4) We watched a movie together with the kids and snuggled on the couch, having had dinner before. She even cleaned the kitchen afterwards.
5) She invited me for dinner when I dropped off the kids. She had bought food that she knows I like, but she doesn't particularly care for it.
6) She tells me she is looking forward to seeing me.
7) We have been doing much the same things at the weekend, independently of each other. It is very weird!
I don't know what to think.
A couple of red flags.
1) She received a text while we were having dinner, looked at it and shielded it quite quickly. I don't have any claim on her seeing as we are divorced and have been for half a year, but it was an odd gesture.
2) We still have communication problems. We talked about me getting clothes for our daughter which I am quite certain I agreed to do, only to find that she had done this weekend. This is the kind of thing that went on a LOT in our marriage and it bugs the hell out of me. She tells me she did it because she did not know if I had committed to it. I think she could have easily rung me to find out.

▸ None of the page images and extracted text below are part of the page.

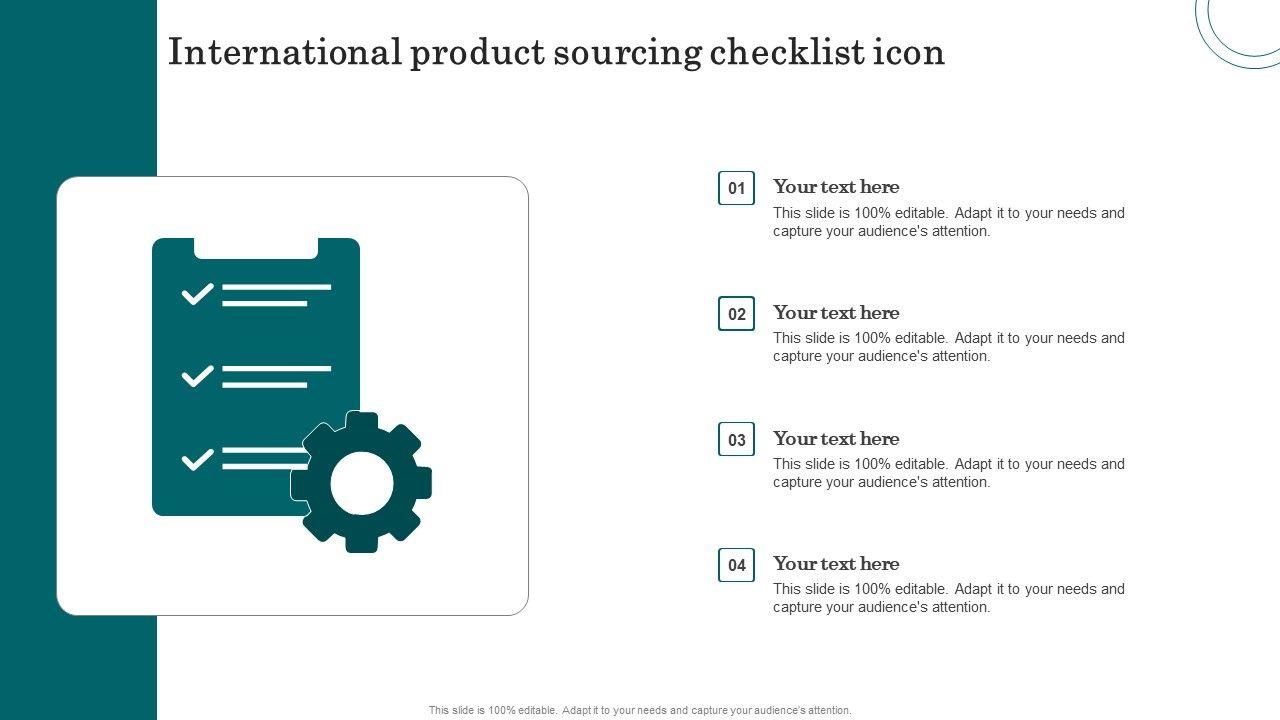 International product sourcing checklist icon

01

Your text here

This slide is 100% editable. Adapt it to your needs and capture your audience's attention.

02

Your text here

This slide is 100% editable. Adapt it to your needs and capture your audience's attention.

03

Your text here

This slide is 100% editable. Adapt it to your needs and capture your audience's attention.

04

Your text here

This slide is 100% editable. Adapt it to your needs and capture your audience's attention.

This slide is 100% editable. Adapt it to your needs and capture your audience's attention.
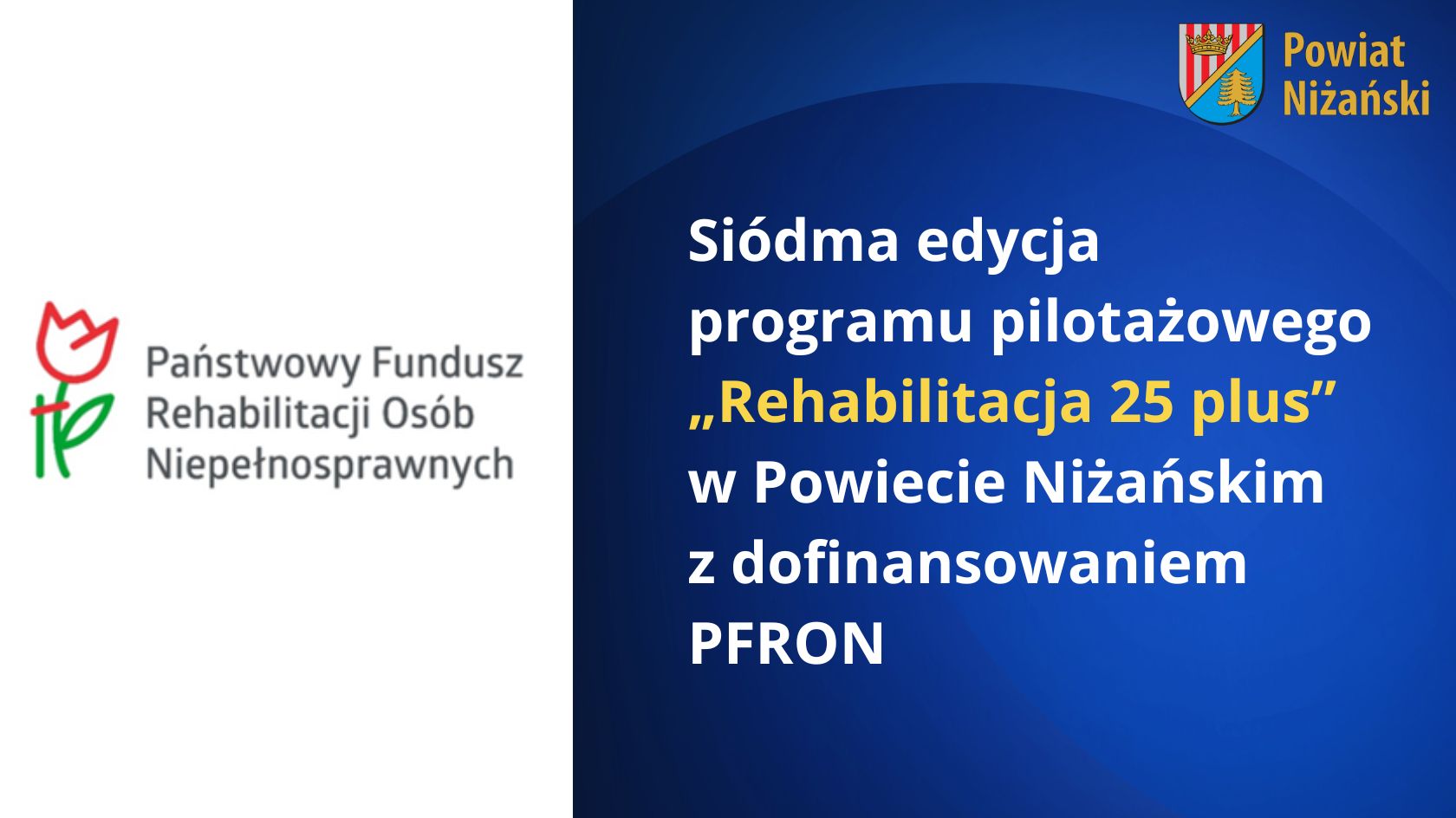 Państwowy Fundusz Rehabilitacji Osób Niepełnosprawnych

Powiat Niżański

Siódma edycja programu pilotażowego „Rehabilitacja 25 plus” w Powiecie Niżańskim z dofinansowaniem PFRON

3) She still makes decisions on things that directly affect me without thinking to consult me. For example, telling my son he can play computer when he gets to my place, resulting in a big fight with my son when I tell him he has to do his homework first before he can play. Easily avoided by telling my son that he should consult me when he gets to my house. In fact, there is a lot of these types of things and often relating to TV and PC use. I am more strict and she is not.
4)
So the questions to the forum are:
What do you think is going on? What would you do?
Do I want a reconciliation?
Yes, I think I do. I miss her and I have been thinking about her a lot. I love her. We would have to seriously work on the dynamics of our relationship as they were clearly not healthy.
Are we ready for a reconciliation?
I really don't know. She seems to be doing well. She told me that we are bound together forever as co-owners of this family, although there will be new partners joining us at some point. I think I have not processed all the grief and am trying to become a better person as a result of all of this, but haven't made much headway!
Sorry about the long post, it has been bubbling up and I don't really know what to do or how I feel or even how I should feel!